§ **WORK INSTRUCTIONS**
Write the next part of the documentation on simulating Verilated models, starting right after its final line.

§ **SUPPLIED PASSAGE**
▼

Simulating (Verilated-Model Runtime)¶
This section describes items related to simulating, that is, using a Verilated model’s executable. For the runtime arguments to a simulated model, see Simulation Runtime Arguments.
Simulation Summary Report¶
When simulation finishes, it will print a report to stdout summarizing the
simulation. This requires the model being Verilated with --main
,
or the user’s main() calling VerilatedContext->statsPrintSummary().
The report may be disabled with +verilator+quiet
.
For example:
- S i m u l a t i o n R e p o r t: Verilator ...
- Verilator: End at simtime 123 ns; walltime 1234.001 s; speed 123 ns/s
- Verilator: cpu 22.001 s on 4 threads; alloced 123 MB
The information in this report is:
-
"Verilator ..."
Program version.
-
"End at simtime 123 ns"
Verilog $time at which the model finished or stopped.
-
"walltime 1234.001 s"
Real elapsed wall time in seconds.
-
"speed 123.1 ns/s"
Simulated time (if non-zero) divided by wall time. e.g. 123 ns/s means 123 simulated nanoseconds took 1 second of wall time; for a model with only a 1 GHz clock that would be equivalent to 123.1 cycles per second. The units are automatically selected to give a number between 1 and 1000. The wall time includes initialization, initial and final process blocks, so indicates a slower speed than if the model had a longer runtime.
-
"cpu 22 s"
CPU time used total across all CPU threads in seconds.
-
"4 threads"
Number of simultaneous threads used.
-
"alloced 123 MB"
Total memory used during simulation in megabytes.

▲

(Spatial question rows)
▼

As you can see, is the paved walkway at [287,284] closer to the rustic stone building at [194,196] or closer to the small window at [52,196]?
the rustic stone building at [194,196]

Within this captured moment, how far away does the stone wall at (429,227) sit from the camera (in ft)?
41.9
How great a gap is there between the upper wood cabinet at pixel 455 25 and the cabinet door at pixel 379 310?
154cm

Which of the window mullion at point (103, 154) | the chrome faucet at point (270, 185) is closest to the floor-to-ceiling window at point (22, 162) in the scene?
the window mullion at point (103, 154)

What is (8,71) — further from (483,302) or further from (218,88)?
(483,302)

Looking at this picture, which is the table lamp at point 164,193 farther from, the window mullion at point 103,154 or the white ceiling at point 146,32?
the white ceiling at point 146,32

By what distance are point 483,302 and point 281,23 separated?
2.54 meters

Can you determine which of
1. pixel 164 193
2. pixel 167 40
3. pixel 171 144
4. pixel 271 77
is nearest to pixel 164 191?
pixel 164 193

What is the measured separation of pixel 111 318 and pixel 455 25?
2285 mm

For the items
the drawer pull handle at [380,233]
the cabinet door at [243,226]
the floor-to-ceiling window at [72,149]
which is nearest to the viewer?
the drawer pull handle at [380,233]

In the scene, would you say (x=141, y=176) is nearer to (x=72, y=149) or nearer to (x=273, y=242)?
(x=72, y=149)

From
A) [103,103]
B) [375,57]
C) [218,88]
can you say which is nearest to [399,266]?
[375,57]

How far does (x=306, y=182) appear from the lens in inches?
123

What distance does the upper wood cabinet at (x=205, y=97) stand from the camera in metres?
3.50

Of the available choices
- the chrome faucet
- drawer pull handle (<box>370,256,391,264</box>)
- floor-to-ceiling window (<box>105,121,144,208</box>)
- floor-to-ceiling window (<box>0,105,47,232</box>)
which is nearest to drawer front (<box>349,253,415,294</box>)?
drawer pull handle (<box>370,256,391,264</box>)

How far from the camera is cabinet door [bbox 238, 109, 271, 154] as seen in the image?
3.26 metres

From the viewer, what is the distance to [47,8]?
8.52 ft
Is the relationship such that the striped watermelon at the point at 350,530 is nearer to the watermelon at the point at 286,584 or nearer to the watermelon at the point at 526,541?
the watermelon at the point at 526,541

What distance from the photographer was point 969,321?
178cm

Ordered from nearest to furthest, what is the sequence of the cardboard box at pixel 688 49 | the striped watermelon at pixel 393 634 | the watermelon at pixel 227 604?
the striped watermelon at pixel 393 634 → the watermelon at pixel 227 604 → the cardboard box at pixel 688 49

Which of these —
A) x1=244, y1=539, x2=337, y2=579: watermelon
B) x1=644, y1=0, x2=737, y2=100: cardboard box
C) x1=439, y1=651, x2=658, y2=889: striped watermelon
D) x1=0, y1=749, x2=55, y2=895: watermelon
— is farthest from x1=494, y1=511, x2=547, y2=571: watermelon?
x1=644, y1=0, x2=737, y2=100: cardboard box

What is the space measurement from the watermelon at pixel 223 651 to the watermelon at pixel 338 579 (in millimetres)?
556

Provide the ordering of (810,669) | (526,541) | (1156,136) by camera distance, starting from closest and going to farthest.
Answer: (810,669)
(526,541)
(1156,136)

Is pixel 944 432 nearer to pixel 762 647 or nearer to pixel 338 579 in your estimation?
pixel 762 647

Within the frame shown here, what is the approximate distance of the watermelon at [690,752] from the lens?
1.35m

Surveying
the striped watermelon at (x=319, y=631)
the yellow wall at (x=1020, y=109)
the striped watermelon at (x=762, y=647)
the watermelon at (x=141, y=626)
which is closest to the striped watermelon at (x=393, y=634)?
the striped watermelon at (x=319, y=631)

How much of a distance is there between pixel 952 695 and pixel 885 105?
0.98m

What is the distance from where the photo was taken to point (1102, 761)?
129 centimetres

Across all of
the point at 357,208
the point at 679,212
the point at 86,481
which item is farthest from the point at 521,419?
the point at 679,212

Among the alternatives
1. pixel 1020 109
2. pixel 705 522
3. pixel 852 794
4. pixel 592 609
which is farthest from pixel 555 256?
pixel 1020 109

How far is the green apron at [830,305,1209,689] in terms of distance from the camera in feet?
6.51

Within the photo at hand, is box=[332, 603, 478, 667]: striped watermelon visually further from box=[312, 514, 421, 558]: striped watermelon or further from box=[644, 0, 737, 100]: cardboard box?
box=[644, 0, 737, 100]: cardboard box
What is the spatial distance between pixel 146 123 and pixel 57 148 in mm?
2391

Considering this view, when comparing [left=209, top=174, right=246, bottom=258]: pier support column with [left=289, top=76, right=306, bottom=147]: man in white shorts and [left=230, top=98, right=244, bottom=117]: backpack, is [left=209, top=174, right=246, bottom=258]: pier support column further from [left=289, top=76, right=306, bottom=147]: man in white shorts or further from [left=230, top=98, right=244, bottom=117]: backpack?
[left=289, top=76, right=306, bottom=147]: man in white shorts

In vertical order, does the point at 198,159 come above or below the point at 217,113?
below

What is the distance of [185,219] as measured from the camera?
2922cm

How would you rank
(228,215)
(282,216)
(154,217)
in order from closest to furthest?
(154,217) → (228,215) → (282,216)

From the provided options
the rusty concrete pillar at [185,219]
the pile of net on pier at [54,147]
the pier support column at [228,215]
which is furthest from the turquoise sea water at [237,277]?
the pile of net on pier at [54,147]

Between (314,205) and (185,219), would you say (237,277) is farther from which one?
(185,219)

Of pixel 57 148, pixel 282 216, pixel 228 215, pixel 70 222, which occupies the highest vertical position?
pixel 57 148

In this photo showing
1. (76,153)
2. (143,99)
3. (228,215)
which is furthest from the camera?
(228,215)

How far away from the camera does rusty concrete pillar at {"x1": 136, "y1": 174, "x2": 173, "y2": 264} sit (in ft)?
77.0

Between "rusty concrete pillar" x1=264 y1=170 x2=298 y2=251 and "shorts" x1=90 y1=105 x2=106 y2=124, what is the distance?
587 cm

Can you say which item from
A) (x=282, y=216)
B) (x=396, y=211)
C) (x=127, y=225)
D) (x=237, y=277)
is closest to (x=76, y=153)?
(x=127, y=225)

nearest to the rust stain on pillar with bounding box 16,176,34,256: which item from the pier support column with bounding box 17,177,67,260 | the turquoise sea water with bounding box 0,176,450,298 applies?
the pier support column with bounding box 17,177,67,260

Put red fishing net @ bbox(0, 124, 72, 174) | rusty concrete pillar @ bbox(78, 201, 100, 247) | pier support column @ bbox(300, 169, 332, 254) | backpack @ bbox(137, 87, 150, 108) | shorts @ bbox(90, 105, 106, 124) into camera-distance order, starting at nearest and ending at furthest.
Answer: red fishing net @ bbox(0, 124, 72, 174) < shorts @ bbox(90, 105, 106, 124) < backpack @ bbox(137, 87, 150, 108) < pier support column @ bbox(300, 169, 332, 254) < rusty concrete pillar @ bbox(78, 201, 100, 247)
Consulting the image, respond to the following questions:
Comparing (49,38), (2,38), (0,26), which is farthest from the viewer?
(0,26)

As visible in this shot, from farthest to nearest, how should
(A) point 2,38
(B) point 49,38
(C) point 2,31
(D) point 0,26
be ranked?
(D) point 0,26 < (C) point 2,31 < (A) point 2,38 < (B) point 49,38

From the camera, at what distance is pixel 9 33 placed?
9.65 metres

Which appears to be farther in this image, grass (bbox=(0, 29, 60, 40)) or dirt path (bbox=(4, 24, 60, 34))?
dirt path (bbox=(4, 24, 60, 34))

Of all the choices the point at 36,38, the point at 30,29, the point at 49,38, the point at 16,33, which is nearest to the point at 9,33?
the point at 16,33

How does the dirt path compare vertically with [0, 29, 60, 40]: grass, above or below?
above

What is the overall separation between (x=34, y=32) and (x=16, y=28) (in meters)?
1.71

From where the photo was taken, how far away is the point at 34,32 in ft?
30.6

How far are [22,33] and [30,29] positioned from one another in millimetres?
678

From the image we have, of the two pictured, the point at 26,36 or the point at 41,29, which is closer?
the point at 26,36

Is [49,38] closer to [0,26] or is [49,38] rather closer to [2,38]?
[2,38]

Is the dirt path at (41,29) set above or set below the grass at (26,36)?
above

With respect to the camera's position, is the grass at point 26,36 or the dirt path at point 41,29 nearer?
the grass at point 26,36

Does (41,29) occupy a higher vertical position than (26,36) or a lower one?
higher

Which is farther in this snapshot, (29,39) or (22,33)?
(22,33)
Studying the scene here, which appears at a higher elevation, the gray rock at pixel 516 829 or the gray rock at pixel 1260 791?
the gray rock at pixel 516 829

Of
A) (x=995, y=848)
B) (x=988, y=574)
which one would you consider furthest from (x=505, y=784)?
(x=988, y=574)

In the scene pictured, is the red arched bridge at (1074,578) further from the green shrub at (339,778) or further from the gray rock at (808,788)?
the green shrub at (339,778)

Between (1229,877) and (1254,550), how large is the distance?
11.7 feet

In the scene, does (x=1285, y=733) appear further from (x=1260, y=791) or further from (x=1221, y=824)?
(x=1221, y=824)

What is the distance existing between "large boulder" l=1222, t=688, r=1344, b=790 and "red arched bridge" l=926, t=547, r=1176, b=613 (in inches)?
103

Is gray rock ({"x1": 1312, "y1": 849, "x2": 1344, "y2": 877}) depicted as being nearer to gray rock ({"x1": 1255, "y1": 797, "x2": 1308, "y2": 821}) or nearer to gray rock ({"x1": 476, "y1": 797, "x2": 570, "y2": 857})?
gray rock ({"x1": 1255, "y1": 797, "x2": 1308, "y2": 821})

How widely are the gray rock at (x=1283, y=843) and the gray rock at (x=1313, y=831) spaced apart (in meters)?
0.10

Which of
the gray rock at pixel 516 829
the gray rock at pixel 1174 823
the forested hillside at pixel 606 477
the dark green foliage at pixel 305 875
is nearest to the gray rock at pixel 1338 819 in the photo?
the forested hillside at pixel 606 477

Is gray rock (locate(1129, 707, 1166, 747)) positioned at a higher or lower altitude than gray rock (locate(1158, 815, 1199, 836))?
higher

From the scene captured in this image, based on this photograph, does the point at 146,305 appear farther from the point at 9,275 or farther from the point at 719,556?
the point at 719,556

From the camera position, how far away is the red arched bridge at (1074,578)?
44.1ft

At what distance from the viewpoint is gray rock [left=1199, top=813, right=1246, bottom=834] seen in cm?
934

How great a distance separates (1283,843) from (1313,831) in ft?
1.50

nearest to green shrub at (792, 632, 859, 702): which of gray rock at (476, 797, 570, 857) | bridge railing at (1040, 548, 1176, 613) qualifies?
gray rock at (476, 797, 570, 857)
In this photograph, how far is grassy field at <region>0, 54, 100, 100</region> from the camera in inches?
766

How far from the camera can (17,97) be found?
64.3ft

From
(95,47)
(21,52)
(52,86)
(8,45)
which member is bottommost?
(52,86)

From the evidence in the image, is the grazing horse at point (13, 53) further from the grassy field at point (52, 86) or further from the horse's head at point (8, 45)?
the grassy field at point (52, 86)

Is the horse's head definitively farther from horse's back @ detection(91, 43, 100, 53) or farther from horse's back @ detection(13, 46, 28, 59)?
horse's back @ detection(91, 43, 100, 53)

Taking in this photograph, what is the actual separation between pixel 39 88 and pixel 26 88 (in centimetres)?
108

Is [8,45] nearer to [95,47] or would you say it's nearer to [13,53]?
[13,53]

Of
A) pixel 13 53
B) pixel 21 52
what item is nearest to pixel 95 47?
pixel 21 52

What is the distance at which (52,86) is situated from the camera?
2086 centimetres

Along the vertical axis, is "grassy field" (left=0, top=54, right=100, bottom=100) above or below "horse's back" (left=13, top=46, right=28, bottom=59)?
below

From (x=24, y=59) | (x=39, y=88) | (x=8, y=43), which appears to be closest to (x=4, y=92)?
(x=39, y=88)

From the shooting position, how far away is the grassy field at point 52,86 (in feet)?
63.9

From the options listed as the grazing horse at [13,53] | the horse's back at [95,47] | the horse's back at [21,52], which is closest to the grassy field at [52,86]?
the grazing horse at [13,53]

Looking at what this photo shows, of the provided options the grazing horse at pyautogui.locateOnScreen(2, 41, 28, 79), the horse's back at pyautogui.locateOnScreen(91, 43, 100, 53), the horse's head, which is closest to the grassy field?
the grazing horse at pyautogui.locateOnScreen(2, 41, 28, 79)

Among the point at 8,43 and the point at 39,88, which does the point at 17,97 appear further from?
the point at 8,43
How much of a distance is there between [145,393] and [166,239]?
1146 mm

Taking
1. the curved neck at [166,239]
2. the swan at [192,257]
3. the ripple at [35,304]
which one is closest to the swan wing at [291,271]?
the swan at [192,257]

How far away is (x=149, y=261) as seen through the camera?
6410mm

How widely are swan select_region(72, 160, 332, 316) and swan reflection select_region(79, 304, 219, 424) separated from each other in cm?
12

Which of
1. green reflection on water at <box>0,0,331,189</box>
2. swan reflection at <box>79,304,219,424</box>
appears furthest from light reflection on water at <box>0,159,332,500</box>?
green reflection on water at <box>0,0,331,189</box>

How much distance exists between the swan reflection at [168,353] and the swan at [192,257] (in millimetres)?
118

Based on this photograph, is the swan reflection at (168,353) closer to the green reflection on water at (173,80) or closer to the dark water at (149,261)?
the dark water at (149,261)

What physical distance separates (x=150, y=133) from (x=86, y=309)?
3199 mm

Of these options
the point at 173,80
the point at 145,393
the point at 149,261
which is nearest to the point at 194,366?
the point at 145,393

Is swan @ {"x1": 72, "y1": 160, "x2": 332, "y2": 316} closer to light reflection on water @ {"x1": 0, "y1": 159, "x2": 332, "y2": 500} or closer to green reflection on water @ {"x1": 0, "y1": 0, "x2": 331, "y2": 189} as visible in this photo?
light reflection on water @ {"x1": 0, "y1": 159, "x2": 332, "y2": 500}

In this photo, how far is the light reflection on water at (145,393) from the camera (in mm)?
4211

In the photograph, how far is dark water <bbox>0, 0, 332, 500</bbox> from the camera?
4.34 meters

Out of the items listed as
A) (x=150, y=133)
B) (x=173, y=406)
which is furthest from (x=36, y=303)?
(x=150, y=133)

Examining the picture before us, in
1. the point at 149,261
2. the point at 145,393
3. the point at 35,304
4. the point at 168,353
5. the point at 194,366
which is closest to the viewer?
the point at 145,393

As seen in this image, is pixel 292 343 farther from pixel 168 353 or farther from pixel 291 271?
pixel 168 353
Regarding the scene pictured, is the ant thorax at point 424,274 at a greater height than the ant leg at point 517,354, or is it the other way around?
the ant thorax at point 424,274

▲

§ **RESPONSE BELOW**
Benchmarking & Optimization¶
For best performance, run Verilator with the -O3
--x-assign fast
--x-initial fast
--noassert
options. The -O3
option will require a longer time to run Verilator, and
--x-assign fast
--x-initial fast
may increase the risk of reset bugs in trade for performance; see the above
documentation for these options.
If using Verilated multithreaded, use numactl
to ensure you use
non-conflicting hardware resources. See Multithreading. Also,
consider using profile-guided optimization; see Thread Profile-Guided Optimization.
Minor Verilog code changes can also give big wins. You should not have any
UNOPTFLAT
warnings from Verilator. Fixing these warnings can
result in huge improvements; one user fixed their one UNOPTFLAT warning by
making a simple change to a clocked latch used to gate clocks and gained a
60% performance improvement.
Beyond that, the performance of a Verilated model depends primarily on your C++ compiler and the size of your CPU’s caches. Experience shows that the instruction cache size often limits large models, and reducing code size, if possible, can be beneficial.
The supplied $VERILATOR_ROOT/include/verilated.mk file uses the OPT, OPT_FAST, OPT_SLOW, and OPT_GLOBAL variables to control optimization. You can set these when compiling the output of Verilator with Make, for example:
make OPT_FAST="-Os -march=native" -f Vour.mk Vour__ALL.a
OPT_FAST specifies optimization options for those parts of the model
on the fast path. This is mostly code that is executed every
cycle. OPT_SLOW applies to slow-path code, which rarely executes, often
only once at the beginning or end of the simulation. OPT_SLOW is
ignored if VM_PARALLEL_BUILDS is not 1, in which case all generated code
will be compiled in a single compilation unit using OPT_FAST. See also the
Verilator --output-split
option. The OPT_GLOBAL variable applies
to common code in the runtime library used by Verilated models (shipped in
$VERILATOR_ROOT/include). Additional C++ files passed on the verilator
command line use OPT_FAST. The OPT variable applies to all compilation
units and the specific “OPT” variables described above.
You can also use the -CFLAGS
and/or -LDFLAGS
options on
the verilator command line to pass arguments directly to the compiler or
linker.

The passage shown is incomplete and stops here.